> **TEXT**

++++

Pranith Kumar Karampuri

2017-Mar-28 18:19 UTC

head link

[Gluster-users] Gluster 3.8.10 rebalance VMs corruption

On Mon, Mar 27, 2017 at 11:29 PM, Mahdi Adnan <mahdi.adnan at outlook.com>
wrote:
> Hi,
>
>
> Do you guys have any update regarding this issue ?
>I do not actively work on this issue so I do not have an accurate update,
but from what I heard from Krutika and Raghavendra(works on DHT) is:
Krutika debugged initially and found that the issue seems more likely to be
in DHT, Satheesaran who helped us recreate this issue in lab found that
just fix-layout without rebalance also caused the corruption 1 out of 3
times. Raghavendra came up with a possible RCA for why this can happen.
Raghavendra(CCed) would be the right person to provide accurate update.
>
>
> --
>
> Respectfully
> *Mahdi A. Mahdi*
>
> ------------------------------
> *From:* Krutika Dhananjay <kdhananj at redhat.com>
> *Sent:* Tuesday, March 21, 2017 3:02:55 PM
> *To:* Mahdi Adnan
> *Cc:* Nithya Balachandran; Gowdappa, Raghavendra; Susant Palai;
> gluster-users at gluster.org List
>
> *Subject:* Re: [Gluster-users] Gluster 3.8.10 rebalance VMs corruption
>
> Hi,
>
> So it looks like Satheesaran managed to recreate this issue. We will be
> seeking his help in debugging this. It will be easier that way.

++++

> **SET TASK A**
Reproduce the Gluster rebalance corruption thread in full, with no changes.

> **GIVEN RECORDS**
++++

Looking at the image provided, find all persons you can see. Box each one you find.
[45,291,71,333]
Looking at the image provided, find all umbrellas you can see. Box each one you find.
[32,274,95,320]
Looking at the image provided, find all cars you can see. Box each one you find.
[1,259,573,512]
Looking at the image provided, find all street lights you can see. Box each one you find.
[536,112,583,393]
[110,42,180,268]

++++

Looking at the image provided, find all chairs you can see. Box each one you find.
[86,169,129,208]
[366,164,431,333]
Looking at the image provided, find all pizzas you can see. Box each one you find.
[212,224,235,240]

++++

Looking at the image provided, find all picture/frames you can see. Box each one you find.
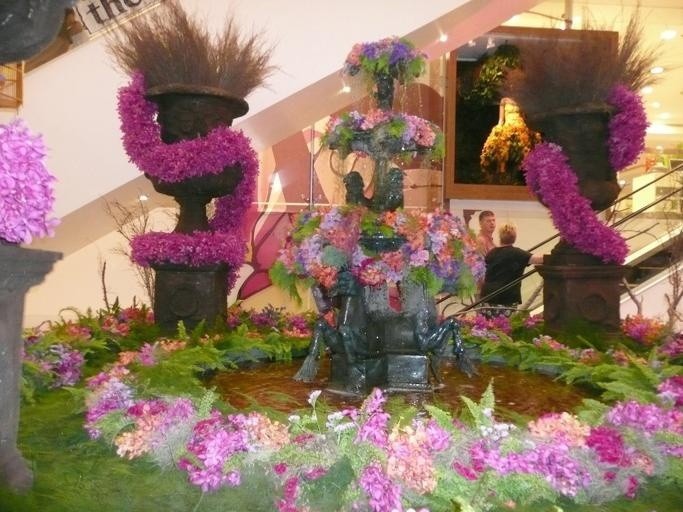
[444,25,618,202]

++++

> **SET TASK B**
Among the rows, take the lines from the one containing "Looking at the image provided, find all umbrellas" through the one containing "[110,42,180,268]", inclusive, and swap "street lights" for "traffic lights" while keeping everything else the same. Return only those lines.

> **WRITTEN ANSWER A**
Pranith Kumar Karampuri

2017-Mar-28 18:19 UTC

head link

[Gluster-users] Gluster 3.8.10 rebalance VMs corruption

On Mon, Mar 27, 2017 at 11:29 PM, Mahdi Adnan <mahdi.adnan at outlook.com>
wrote:
> Hi,
>
>
> Do you guys have any update regarding this issue ?
>I do not actively work on this issue so I do not have an accurate update,
but from what I heard from Krutika and Raghavendra(works on DHT) is:
Krutika debugged initially and found that the issue seems more likely to be
in DHT, Satheesaran who helped us recreate this issue in lab found that
just fix-layout without rebalance also caused the corruption 1 out of 3
times. Raghavendra came up with a possible RCA for why this can happen.
Raghavendra(CCed) would be the right person to provide accurate update.
>
>
> --
>
> Respectfully
> *Mahdi A. Mahdi*
>
> ------------------------------
> *From:* Krutika Dhananjay <kdhananj at redhat.com>
> *Sent:* Tuesday, March 21, 2017 3:02:55 PM
> *To:* Mahdi Adnan
> *Cc:* Nithya Balachandran; Gowdappa, Raghavendra; Susant Palai;
> gluster-users at gluster.org List
>
> *Subject:* Re: [Gluster-users] Gluster 3.8.10 rebalance VMs corruption
>
> Hi,
>
> So it looks like Satheesaran managed to recreate this issue. We will be
> seeking his help in debugging this. It will be easier that way.

> **WRITTEN ANSWER B**
Looking at the image provided, find all umbrellas you can see. Box each one you find.
[32,274,95,320]
Looking at the image provided, find all cars you can see. Box each one you find.
[1,259,573,512]
Looking at the image provided, find all traffic lights you can see. Box each one you find.
[536,112,583,393]
[110,42,180,268]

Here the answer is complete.